不過他也不打算去福晉那兒,索性回了書房。臨走前把那副賞燈圖從畫架上取了下來一卷放進袖子裏帶走了。

白術在旁邊看的皺眉,卻也不好阻止。

四格格極為喜歡這幅畫,主子許諾了要送給她,還吩咐了明日找人裱好了掛四格格房裏。

現在被王爺順走了,明日主子知道定是得怨他。
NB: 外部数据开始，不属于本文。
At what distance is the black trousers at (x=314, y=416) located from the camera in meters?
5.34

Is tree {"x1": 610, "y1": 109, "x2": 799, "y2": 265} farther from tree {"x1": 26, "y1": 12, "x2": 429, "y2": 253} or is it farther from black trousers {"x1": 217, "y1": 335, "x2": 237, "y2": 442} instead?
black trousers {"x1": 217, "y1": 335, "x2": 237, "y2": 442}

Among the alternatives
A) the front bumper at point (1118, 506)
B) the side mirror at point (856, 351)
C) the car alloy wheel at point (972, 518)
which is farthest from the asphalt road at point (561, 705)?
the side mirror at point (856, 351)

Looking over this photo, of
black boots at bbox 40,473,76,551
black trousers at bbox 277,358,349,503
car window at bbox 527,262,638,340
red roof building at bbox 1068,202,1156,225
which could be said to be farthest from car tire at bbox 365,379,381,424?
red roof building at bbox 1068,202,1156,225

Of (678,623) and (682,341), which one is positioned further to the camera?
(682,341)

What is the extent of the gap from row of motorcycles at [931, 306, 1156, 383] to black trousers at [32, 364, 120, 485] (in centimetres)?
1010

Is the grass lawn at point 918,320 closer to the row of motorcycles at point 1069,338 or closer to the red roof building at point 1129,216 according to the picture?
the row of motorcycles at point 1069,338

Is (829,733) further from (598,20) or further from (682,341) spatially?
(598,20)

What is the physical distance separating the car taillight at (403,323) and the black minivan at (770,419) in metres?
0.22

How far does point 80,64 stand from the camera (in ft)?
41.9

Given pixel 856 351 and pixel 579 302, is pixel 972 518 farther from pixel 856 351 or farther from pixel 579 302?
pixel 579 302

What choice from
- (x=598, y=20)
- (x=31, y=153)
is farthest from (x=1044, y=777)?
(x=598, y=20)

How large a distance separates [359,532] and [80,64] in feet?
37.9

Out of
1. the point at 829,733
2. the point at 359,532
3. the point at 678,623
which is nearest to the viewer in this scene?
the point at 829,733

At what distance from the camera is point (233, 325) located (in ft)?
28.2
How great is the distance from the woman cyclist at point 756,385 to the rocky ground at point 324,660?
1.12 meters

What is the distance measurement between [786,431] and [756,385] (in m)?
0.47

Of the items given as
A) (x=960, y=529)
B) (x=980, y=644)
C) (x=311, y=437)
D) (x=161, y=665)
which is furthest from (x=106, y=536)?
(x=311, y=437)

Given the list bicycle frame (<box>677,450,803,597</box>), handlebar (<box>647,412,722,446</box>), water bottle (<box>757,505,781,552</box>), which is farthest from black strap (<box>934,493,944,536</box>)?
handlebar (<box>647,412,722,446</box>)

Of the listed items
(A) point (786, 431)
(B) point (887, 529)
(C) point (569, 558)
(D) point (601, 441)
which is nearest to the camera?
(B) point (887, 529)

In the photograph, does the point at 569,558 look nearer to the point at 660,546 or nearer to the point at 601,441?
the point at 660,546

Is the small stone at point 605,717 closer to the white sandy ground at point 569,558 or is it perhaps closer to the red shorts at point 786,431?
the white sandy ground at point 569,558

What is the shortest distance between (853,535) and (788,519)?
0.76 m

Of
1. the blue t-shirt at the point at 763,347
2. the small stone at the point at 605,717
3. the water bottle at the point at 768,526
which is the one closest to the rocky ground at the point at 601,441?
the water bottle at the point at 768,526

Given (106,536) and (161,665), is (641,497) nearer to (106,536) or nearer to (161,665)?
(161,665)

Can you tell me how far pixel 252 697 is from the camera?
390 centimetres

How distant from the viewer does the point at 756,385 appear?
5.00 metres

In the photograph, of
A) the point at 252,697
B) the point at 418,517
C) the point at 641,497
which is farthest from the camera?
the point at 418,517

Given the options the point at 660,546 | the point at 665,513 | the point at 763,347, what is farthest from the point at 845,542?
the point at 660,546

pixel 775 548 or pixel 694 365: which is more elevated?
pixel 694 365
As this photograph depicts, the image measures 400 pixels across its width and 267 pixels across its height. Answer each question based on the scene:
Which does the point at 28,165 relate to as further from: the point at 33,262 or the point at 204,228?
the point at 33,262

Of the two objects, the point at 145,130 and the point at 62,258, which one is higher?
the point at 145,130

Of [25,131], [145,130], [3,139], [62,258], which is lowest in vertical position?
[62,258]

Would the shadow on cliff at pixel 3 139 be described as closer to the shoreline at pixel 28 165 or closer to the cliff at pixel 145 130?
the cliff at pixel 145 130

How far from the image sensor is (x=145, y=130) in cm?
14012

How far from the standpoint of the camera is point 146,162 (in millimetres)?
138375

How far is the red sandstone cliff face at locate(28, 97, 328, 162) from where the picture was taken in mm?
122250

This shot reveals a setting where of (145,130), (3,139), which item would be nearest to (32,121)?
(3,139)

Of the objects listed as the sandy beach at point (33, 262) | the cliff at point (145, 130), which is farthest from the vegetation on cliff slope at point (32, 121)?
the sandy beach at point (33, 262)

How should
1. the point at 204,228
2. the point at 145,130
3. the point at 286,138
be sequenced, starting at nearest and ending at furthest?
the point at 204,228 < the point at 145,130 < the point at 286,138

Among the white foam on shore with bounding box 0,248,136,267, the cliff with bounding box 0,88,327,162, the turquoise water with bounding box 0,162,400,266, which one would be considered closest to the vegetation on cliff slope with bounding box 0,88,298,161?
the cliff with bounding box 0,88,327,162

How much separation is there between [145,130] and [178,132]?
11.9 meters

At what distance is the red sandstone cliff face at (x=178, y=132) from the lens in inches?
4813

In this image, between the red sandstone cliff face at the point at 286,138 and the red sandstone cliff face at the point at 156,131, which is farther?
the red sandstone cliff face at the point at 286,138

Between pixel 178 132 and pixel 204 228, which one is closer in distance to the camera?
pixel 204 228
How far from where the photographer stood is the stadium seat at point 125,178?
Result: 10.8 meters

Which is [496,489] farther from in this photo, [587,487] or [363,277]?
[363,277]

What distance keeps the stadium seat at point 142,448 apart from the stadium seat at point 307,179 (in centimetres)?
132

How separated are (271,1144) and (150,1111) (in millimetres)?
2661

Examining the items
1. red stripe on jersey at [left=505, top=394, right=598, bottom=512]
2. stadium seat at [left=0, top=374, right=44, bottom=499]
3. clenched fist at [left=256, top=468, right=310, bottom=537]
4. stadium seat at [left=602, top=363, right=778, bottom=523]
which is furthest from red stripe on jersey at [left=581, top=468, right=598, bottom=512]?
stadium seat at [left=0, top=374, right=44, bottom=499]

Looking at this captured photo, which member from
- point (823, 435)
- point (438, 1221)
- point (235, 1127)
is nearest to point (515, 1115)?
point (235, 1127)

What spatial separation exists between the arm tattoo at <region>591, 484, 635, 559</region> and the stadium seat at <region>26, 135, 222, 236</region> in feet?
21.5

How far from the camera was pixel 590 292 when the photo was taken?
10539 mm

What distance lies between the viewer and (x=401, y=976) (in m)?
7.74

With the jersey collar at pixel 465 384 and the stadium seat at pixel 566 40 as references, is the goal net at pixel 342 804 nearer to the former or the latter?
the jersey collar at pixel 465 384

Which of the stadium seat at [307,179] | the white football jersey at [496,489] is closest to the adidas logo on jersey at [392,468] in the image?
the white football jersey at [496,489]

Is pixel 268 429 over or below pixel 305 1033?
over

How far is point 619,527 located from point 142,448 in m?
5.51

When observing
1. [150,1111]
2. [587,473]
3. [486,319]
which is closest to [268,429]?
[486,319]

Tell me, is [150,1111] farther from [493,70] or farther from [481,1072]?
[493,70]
白術想到白日裏王爺費盡心思的賠禮,結果到了晚上又將人家莫名得罪了,就覺得好笑。

把人家惹惱了,再費心的哄回來,也是夠奇怪的。

福滿第二日看到空空如也的畫架,以及白術的解釋無語的翻了個白眼。

人家辛辛苦苦畫了一個晚上的畫,他不問自取沒收了,能待見他才怪嘞。

果然溫柔如年月明也撇了撇嘴,見福滿眼神有些不舍的盯著那空了的畫架,柔聲安撫,“額娘再給你畫,畫的比昨天更好。”

後面這句純屬是賭氣了。

她若是知道那人晚上還來一趟,定然把那畫收起來。也不知道他怎麽養成的癖好,時常沒收點畫作和字帖,前世便是如此。

除了滿滿夭折後,她私下偷摸畫的那些畫像。

那是他們都不願,也不敢提及的傷疤。

福滿見年月明神色恍惚,立馬扯住了她的手。那溫熱的觸感將年月明心中湧出的痛苦慢慢驅散。

上天給了她重生的機會,她是該知足該忘掉那些痛苦的。

她的滿滿還好好的活著呀。

想到此年月明釋懷的笑了笑,過去這段時日即便是重生了,她仍舊沈浸在前世的痛苦中無法抽身,甚至還惹得身邊這點小人也跟著擔憂。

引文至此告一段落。